● LISTING:
------------
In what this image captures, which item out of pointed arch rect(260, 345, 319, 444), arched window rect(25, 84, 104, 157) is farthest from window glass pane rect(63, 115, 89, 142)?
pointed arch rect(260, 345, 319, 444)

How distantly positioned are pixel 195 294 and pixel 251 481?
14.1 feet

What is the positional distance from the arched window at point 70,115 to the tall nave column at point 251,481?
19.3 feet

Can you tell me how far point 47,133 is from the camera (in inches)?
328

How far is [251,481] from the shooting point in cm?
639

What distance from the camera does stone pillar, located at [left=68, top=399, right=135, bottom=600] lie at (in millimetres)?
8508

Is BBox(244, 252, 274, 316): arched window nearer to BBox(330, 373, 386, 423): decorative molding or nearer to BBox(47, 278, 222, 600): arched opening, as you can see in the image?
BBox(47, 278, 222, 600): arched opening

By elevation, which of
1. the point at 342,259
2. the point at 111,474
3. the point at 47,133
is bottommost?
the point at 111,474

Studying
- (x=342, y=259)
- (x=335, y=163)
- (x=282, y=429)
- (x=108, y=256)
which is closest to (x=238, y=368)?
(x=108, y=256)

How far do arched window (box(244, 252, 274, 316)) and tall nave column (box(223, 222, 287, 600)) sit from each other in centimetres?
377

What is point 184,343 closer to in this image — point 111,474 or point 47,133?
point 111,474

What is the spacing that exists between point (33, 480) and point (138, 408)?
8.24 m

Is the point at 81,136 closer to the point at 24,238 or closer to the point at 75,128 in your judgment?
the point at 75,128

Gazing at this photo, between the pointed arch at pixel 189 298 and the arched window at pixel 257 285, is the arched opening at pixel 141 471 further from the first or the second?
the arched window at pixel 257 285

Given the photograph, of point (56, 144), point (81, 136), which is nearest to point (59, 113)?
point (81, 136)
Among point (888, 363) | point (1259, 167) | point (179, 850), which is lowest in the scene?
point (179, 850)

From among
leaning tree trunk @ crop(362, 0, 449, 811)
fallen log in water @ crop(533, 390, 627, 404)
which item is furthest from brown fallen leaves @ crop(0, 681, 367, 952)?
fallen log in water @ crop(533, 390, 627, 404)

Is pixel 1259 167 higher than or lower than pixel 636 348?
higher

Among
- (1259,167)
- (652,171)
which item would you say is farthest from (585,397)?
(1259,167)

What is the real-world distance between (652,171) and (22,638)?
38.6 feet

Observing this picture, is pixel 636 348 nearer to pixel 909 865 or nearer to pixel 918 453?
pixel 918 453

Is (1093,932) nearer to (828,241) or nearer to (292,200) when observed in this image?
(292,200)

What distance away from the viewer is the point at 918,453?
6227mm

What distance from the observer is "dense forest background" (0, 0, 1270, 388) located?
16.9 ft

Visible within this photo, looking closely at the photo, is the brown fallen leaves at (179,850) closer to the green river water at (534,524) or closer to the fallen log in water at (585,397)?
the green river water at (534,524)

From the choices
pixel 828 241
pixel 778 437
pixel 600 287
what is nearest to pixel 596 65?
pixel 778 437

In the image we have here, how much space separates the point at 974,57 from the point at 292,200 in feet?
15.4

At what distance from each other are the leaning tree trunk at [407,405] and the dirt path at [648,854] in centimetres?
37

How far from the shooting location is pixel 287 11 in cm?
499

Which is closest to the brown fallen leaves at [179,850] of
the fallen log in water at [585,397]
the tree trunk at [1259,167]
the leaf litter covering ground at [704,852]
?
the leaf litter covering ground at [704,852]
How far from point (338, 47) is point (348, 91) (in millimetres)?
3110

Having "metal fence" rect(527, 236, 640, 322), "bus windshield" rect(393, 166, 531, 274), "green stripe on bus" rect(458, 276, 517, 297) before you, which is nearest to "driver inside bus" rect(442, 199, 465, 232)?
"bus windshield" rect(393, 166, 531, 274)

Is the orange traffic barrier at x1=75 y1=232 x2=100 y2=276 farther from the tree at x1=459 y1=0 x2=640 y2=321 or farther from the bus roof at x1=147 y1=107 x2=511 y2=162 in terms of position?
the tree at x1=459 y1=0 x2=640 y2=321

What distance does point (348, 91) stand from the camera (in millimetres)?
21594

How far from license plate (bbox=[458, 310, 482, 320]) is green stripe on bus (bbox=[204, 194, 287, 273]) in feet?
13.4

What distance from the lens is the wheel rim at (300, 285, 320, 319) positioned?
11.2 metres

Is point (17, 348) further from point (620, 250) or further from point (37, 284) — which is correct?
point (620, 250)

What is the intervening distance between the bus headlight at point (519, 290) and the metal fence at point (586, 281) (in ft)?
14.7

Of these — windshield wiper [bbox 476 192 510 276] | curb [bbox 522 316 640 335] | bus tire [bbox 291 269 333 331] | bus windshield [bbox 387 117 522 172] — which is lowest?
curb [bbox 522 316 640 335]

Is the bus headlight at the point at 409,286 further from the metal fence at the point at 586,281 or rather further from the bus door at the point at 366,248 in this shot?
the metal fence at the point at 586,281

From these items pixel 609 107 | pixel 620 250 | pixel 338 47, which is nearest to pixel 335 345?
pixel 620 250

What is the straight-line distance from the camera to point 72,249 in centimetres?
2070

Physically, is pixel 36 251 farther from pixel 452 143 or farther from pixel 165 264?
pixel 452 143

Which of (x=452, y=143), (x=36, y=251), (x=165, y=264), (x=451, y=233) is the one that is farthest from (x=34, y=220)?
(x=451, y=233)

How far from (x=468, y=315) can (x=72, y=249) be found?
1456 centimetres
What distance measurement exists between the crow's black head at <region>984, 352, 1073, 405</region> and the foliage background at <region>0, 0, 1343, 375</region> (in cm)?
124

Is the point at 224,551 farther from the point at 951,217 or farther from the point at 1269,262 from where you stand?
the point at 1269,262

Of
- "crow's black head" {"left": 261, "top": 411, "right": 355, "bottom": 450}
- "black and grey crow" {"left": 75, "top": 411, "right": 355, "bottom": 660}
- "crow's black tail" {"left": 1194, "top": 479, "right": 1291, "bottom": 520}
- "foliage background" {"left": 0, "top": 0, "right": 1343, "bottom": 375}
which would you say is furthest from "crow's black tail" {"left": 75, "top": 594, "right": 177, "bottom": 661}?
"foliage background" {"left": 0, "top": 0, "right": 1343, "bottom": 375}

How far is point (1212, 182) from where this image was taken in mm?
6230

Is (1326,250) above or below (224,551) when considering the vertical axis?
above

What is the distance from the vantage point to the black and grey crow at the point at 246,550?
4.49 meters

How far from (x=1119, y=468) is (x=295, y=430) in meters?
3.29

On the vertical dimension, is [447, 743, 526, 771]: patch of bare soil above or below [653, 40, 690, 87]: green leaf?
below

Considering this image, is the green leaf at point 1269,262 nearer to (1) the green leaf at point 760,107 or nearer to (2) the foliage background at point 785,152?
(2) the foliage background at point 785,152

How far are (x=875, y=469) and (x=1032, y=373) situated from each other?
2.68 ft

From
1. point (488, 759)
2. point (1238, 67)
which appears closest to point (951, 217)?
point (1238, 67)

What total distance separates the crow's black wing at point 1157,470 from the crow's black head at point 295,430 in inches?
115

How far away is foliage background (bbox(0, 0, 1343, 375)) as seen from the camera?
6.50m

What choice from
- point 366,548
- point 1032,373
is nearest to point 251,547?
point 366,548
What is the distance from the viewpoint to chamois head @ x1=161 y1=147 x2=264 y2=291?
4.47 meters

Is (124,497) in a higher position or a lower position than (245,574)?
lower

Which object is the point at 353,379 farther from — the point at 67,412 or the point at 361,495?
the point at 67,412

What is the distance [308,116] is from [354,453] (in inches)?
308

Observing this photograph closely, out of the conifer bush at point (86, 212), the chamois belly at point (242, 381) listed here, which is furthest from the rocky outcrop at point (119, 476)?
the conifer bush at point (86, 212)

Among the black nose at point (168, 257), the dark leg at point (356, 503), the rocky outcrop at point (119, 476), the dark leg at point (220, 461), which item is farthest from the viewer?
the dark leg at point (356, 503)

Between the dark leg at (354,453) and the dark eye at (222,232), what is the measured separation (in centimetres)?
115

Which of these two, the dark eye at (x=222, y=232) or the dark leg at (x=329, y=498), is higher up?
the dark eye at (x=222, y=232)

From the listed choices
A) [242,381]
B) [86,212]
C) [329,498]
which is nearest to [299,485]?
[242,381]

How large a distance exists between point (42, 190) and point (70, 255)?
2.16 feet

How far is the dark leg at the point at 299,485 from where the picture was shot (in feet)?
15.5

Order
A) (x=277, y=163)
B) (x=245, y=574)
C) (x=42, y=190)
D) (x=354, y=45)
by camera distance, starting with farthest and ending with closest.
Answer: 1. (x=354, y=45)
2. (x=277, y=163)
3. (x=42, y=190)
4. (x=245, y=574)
------------
● AIM: Return the line that contains "What is the distance [308,116]" and all lines after it, verbatim, and nothing else.

● OUTPUT:
What is the distance [308,116] is from [354,453] (in inches)?
308

Observing this photograph closely, out of the conifer bush at point (86, 212), the chamois belly at point (242, 381) listed here, which is furthest from the rocky outcrop at point (119, 476)?
the conifer bush at point (86, 212)

Among the black nose at point (168, 257), the dark leg at point (356, 503), the rocky outcrop at point (119, 476), the dark leg at point (220, 461), which item is farthest from the viewer?
the dark leg at point (356, 503)

Between the dark leg at (354,453) and the dark eye at (222,232), what is the measured separation (in centimetres)?
115

Which of these two, the dark eye at (x=222, y=232) or the dark leg at (x=329, y=498), is higher up?
the dark eye at (x=222, y=232)

From the listed choices
A) [242,381]
B) [86,212]
C) [329,498]
which is nearest to [299,485]?
[242,381]

How large a distance exists between point (42, 190) and point (70, 255)?
2.16 feet

How far is the dark leg at the point at 299,485 from where the picture was shot (in feet)?
15.5

Order
A) (x=277, y=163)
B) (x=245, y=574)
C) (x=42, y=190)
D) (x=354, y=45)
by camera distance, starting with farthest and ending with closest.
Answer: 1. (x=354, y=45)
2. (x=277, y=163)
3. (x=42, y=190)
4. (x=245, y=574)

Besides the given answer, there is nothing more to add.